Trascrivi come tabella Markdown le righe dei record, partendo da quella che contiene "Of the available" e arrivando fino all'ultima, con le colonne "Numero" e "Riga". Salta le righe vuote.

══════════

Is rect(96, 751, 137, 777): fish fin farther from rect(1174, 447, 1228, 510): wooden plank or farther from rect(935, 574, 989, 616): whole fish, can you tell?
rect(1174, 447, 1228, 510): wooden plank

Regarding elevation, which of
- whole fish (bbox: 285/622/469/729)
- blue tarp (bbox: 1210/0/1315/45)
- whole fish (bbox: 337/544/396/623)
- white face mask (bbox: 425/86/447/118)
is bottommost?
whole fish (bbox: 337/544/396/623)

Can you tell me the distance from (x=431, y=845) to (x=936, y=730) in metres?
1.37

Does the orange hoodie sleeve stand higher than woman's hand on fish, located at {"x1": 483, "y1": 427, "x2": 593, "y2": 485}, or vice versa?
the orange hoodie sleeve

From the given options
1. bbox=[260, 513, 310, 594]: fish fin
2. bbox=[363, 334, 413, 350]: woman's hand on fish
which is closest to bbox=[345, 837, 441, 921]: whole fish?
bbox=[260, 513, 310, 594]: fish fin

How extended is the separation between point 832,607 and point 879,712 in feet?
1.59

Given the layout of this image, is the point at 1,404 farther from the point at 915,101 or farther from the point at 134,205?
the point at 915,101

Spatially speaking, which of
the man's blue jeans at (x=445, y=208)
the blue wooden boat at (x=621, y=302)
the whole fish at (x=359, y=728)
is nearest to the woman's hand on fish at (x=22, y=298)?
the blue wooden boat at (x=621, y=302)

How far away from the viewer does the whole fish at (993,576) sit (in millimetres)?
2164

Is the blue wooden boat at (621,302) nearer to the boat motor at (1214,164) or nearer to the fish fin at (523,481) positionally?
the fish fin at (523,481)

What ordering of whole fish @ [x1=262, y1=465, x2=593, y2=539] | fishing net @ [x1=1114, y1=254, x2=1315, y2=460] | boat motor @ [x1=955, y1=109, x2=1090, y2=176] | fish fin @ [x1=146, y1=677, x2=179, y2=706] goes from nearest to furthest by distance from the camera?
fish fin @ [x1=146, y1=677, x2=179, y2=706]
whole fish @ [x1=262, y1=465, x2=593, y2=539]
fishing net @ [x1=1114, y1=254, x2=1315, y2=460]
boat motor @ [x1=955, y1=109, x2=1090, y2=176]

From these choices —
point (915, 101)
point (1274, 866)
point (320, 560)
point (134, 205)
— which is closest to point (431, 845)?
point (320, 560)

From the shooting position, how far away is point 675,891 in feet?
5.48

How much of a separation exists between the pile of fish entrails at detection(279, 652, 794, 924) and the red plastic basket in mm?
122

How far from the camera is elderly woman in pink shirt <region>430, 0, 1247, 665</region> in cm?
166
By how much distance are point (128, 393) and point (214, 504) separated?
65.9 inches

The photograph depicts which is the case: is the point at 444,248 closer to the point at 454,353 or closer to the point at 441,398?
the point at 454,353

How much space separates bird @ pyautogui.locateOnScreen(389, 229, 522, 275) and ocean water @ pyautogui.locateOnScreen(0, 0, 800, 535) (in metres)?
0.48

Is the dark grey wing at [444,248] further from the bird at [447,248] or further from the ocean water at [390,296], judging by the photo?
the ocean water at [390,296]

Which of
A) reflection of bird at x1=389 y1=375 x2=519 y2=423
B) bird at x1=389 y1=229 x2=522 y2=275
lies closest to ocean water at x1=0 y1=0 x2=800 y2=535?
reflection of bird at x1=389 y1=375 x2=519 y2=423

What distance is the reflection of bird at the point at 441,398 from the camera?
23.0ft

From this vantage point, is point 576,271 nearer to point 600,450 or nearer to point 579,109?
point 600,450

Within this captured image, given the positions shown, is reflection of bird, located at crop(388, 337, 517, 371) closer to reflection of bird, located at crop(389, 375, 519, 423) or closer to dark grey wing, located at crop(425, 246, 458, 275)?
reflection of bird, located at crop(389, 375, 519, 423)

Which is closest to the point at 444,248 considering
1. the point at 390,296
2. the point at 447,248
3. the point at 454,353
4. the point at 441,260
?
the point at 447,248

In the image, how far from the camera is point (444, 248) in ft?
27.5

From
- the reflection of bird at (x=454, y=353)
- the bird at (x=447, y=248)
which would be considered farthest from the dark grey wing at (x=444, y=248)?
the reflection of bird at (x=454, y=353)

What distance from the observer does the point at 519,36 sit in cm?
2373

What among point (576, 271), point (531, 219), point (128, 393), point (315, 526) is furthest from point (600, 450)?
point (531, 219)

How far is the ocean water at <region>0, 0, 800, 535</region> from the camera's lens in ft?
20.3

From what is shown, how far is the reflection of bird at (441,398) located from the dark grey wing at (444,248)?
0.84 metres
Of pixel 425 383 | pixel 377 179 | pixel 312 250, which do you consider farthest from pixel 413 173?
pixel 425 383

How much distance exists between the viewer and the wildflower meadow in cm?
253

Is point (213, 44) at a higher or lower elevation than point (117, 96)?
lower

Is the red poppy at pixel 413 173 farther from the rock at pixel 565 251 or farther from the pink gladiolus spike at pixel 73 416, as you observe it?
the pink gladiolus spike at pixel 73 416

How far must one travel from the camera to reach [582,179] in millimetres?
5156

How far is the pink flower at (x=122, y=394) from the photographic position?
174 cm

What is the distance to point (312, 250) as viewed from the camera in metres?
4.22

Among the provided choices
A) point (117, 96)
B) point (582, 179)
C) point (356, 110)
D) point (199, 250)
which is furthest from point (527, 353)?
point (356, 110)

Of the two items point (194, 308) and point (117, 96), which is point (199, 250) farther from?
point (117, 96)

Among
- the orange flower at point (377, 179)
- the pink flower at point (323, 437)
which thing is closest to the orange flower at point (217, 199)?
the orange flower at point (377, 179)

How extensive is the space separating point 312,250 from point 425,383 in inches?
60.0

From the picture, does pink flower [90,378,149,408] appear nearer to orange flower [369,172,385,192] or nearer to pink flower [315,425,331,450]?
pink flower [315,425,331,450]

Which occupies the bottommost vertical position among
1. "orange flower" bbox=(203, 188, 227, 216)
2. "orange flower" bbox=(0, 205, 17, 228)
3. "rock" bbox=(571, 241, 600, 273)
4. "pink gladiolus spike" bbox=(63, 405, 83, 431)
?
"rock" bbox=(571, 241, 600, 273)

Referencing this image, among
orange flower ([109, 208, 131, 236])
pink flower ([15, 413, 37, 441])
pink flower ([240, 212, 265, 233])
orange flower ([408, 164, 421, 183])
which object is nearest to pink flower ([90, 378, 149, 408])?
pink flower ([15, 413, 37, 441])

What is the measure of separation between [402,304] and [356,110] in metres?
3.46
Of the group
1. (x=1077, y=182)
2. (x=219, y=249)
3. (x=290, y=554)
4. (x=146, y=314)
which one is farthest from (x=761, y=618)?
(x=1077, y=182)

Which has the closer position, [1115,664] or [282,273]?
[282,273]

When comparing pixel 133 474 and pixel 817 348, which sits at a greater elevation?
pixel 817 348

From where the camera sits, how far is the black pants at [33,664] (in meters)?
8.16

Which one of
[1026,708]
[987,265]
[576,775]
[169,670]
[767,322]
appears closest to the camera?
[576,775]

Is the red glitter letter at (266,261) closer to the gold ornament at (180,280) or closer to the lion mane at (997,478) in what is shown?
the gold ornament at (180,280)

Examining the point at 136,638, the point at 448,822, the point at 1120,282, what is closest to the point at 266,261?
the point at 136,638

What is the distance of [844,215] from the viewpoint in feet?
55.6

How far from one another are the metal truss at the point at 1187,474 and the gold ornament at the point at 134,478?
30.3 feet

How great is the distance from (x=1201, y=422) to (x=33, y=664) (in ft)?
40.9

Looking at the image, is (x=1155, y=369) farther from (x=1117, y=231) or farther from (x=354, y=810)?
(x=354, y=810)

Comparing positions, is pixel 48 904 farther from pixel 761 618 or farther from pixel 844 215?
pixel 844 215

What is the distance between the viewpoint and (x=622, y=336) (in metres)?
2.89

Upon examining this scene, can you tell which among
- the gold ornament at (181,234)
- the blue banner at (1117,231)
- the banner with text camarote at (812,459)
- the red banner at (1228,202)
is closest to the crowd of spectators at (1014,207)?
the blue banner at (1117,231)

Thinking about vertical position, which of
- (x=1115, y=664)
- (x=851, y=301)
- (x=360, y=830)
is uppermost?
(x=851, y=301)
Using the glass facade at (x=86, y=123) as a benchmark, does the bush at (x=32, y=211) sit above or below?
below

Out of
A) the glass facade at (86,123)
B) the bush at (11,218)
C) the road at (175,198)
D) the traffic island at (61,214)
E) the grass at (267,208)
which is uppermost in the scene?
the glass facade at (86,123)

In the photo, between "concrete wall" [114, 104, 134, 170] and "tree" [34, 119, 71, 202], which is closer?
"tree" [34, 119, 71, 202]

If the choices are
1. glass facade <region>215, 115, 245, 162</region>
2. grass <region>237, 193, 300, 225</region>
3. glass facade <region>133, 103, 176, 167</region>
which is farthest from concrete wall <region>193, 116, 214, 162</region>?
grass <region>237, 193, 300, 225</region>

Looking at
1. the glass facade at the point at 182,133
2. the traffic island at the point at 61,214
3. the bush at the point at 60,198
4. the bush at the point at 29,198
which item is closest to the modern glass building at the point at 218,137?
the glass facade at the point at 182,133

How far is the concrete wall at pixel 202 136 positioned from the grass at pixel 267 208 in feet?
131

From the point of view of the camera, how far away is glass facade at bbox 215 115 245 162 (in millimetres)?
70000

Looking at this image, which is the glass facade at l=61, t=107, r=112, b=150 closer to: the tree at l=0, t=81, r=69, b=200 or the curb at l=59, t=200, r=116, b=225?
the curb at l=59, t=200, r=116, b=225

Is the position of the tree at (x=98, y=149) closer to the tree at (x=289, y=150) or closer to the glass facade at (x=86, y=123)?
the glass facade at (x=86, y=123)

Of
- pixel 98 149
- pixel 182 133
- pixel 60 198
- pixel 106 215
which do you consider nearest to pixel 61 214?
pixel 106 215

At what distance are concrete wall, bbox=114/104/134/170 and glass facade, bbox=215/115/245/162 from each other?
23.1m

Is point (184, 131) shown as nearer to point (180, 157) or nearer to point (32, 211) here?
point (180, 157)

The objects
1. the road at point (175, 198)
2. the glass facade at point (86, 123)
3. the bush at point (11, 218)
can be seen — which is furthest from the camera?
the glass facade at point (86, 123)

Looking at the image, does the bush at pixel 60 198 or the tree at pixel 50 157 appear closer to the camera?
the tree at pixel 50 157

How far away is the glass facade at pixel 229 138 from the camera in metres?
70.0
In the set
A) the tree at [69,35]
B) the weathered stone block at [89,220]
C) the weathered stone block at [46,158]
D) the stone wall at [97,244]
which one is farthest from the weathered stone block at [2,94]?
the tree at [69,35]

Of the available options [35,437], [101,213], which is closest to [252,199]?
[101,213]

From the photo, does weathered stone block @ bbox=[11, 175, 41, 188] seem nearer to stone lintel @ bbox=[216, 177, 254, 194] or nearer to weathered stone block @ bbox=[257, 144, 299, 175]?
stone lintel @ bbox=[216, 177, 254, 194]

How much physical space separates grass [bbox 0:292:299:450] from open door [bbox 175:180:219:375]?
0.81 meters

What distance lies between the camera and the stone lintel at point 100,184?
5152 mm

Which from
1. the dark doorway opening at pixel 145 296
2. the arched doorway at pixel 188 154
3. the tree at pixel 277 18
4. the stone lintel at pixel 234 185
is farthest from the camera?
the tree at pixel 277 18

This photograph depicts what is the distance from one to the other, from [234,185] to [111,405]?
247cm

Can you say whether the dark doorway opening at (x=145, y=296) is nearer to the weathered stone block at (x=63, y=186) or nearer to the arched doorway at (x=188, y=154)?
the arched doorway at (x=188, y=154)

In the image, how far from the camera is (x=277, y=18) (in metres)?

══════════

**SOLUZIONE ESERCIZIO:**
| Numero | Riga |
|---|---|
| 1 | Of the available options [35,437], [101,213], which is closest to [252,199]? |
| 2 | [101,213] |
| 3 | From the photo, does weathered stone block @ bbox=[11, 175, 41, 188] seem nearer to stone lintel @ bbox=[216, 177, 254, 194] or nearer to weathered stone block @ bbox=[257, 144, 299, 175]? |
| 4 | stone lintel @ bbox=[216, 177, 254, 194] |
| 5 | How much physical space separates grass [bbox 0:292:299:450] from open door [bbox 175:180:219:375]? |
| 6 | 0.81 meters |
| 7 | What distance lies between the camera and the stone lintel at point 100,184? |
| 8 | 5152 mm |
| 9 | Which from |
| 10 | 1. the dark doorway opening at pixel 145 296 |
| 11 | 2. the arched doorway at pixel 188 154 |
| 12 | 3. the tree at pixel 277 18 |
| 13 | 4. the stone lintel at pixel 234 185 |
| 14 | is farthest from the camera? |
| 15 | the tree at pixel 277 18 |
| 16 | This photograph depicts what is the distance from one to the other, from [234,185] to [111,405]? |
| 17 | 247cm |
| 18 | Can you say whether the dark doorway opening at (x=145, y=296) is nearer to the weathered stone block at (x=63, y=186) or nearer to the arched doorway at (x=188, y=154)? |
| 19 | the arched doorway at (x=188, y=154) |
| 20 | In the image, how far from the camera is (x=277, y=18) (in metres)? |